Giving Up His Girl

I never had the opportunity to meet my great-grandmother, Laura Grim.  In fact, my father never met his grandmother either; she died twenty-four years before he was even born, after suffering many years with tuberculosis.¹ There isn’t anyone alive in my family who knew her. There are no stories, no pictures… nothing of her at all. In documenting my father’s side, I seriously started with practically no information beyond my grandparent’s names and death dates so every discovery I find is new to all of us in the family.  

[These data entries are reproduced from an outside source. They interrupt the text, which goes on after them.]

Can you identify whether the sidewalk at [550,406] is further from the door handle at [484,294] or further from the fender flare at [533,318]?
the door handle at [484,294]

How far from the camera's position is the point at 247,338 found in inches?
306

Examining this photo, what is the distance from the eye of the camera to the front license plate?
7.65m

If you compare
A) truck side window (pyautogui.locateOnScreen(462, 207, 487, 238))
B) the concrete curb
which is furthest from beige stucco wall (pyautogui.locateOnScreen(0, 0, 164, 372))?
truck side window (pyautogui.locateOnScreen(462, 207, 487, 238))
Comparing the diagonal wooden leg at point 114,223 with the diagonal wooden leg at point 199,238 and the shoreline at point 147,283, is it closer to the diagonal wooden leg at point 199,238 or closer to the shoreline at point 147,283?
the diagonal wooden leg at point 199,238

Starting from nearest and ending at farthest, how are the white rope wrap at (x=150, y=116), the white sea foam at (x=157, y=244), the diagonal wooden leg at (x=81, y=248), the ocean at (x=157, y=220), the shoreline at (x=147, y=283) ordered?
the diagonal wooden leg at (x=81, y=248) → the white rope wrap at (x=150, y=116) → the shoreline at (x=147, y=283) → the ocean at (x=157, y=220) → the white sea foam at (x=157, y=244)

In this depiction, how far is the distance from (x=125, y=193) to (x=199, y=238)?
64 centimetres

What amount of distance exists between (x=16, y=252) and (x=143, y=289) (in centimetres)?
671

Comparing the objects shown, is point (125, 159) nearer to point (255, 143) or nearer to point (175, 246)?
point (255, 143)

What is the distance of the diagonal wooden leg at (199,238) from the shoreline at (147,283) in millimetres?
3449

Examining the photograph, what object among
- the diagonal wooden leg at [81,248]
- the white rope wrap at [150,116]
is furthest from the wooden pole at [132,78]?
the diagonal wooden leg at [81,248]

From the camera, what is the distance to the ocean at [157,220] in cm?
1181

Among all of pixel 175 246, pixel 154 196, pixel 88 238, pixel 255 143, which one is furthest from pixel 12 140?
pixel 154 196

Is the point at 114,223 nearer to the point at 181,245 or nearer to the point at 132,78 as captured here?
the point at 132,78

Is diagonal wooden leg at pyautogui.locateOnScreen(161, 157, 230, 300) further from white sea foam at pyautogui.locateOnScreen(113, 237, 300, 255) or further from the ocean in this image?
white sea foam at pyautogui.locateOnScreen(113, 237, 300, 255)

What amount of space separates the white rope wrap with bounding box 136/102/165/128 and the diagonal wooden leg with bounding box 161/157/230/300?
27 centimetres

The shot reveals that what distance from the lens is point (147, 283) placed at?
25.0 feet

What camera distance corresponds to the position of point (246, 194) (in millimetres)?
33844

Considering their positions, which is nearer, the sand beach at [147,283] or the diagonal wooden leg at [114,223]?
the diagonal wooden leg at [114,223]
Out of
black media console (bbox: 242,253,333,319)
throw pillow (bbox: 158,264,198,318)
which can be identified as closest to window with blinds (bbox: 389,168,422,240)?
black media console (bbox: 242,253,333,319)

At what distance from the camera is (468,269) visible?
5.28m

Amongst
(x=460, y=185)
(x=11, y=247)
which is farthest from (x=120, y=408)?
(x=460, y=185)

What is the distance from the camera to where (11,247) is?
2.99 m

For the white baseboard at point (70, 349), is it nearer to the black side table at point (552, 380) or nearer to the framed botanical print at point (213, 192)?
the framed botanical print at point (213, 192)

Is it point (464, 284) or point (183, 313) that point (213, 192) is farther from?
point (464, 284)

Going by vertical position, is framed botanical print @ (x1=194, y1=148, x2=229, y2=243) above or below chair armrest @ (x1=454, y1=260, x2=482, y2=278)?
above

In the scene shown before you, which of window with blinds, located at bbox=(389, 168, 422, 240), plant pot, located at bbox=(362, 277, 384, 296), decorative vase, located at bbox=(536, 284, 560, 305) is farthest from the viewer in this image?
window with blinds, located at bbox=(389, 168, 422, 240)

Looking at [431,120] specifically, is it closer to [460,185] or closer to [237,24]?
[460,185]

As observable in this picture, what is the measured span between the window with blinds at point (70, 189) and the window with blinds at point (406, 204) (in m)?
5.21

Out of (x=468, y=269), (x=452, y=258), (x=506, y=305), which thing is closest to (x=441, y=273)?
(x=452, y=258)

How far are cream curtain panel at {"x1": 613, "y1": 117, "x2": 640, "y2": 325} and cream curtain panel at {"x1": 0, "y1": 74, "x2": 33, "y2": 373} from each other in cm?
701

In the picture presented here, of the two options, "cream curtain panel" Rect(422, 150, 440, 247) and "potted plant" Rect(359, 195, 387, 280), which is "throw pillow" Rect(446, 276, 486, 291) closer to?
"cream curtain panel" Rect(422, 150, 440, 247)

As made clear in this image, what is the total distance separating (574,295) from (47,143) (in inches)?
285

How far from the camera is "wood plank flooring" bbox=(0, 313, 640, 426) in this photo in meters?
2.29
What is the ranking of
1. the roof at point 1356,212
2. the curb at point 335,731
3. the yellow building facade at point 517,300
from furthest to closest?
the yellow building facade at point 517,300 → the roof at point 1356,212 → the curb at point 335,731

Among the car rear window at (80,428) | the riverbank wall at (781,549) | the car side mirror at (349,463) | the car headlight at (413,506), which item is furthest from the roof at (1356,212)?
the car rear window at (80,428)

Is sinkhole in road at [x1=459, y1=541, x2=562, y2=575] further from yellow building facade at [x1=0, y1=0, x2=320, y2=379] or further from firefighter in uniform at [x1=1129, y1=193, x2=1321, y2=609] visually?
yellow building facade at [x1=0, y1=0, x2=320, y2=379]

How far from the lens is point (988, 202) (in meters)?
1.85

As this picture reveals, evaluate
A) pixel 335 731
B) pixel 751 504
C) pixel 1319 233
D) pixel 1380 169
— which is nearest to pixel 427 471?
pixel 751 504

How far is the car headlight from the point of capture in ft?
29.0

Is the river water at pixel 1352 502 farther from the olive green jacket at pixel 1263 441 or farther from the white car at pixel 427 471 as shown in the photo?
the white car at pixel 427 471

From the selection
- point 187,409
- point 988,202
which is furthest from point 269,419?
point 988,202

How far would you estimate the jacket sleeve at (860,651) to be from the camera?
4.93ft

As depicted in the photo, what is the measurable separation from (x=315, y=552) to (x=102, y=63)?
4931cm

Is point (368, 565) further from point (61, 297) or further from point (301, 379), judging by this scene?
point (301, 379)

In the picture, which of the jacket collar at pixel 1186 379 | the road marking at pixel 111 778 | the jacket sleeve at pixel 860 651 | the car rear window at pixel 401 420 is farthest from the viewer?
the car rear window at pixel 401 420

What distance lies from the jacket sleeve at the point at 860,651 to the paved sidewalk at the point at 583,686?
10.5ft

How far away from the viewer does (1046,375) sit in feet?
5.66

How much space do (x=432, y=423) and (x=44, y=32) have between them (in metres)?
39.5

Being that I started with no information on my great-grandmother at all, I didn’t realize she was married prior to marrying my great-grandfather. I’d been searching for Laura’s marriage license to William Arby Lemaster, when I stumbled over a record to her first husband, Louis Borders.²  And if it wasn’t thrilling enough to find to a record (and person) I didn’t even know existed, there was a special bonus to it.  On the left hand page, opposite the actual marriage record, was a handwritten note from her father, Wallace Grim, dated 9-3-1902 which reads:

This is to cirty
that i, walace grim
hav given up my girl
to wit, Laura Grim
to bee married to
lewis borders
this given under my
hand walace grim

I grinned from ear to ear finding this gem.  The phrase “given up my girl” just touched me.  I know some women today might find it derogatory to be called “girl” or take the viewpoint that he could be seen as giving her away like a piece of property. I rather want to believe that this is a phrase of endearment and that he’s perhaps somewhat sad to be giving her away in marriage.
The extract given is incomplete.